━━ SELECTED TEXT
Think about that for a moment. God is light and there is no darkness, not even the smallest shifting shadow of darkness in Him. Ps. 104:2 says that God has wrapped Himself in light as a garment and Paul writes in 1 Tim 6:16 that God dwells in unapproachable light. Light describes God’s character in two ways. First, God is Truth – God is always true, God cannot lie, there is no darkness of deception in Him. Second, God is morally pure – there is no darkness of immorality or evil in Him. We should thank God every day that He is good and true and pure. If there were even just the smallest bit of evil in God’s character then all of creation would be hell. There would be no place to escape an all powerful, all knowing, omnipresent God who had evil in His character. But this is John’s message: God is light and there’s no darkness in Him.

The question John is dealing with is what do we do with those who claim to be close to God but are walking (living) in darkness? John is very clear in verse 6: If we say we have fellowship with him while we walk in darkness, we lie and do not practice the truth.  God is light and He lives in light, so if we’re living in darkness we’re not living in God’s zip code. It’s that simple. But what does walking in darkness mean?
━━━━
## EXPLORE THE MATERIAL
(1) Translate this sentence from the passage on God as light into Spanish: "Light describes God’s character in two ways."
(2) Answer these questions from the passage on God as light.
(a) Which psalm reference is given for God wrapping Himself in light as a garment?
(b) In which reference does Paul write that God dwells in unapproachable light?
(c) Which verse is cited as being very clear about those who say they have fellowship with God while walking in darkness?
━━ PROVIDED DATA
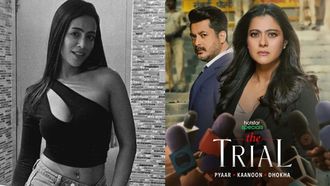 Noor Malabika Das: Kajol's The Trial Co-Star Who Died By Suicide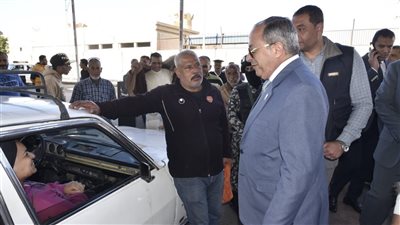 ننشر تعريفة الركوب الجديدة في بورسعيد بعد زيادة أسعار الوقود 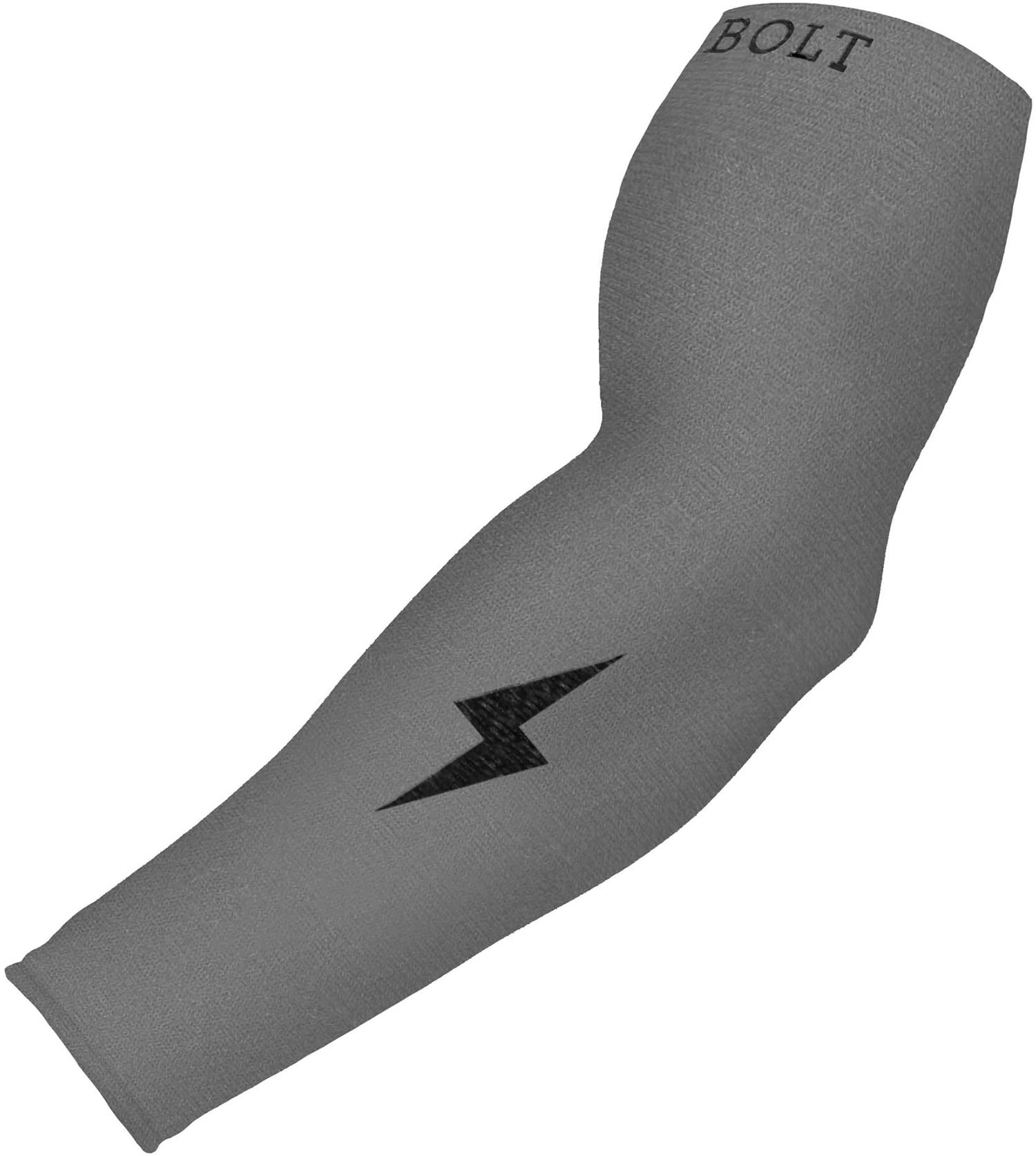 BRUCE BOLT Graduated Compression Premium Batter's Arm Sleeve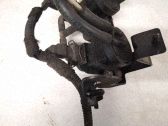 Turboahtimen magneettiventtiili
━━━━
## ANSWERS TO THE TASKS
(1) La luz describe el carácter de Dios de dos maneras.

(2)
(a) Ps. 104:2
(b) 1 Tim 6:16
(c) Verse 6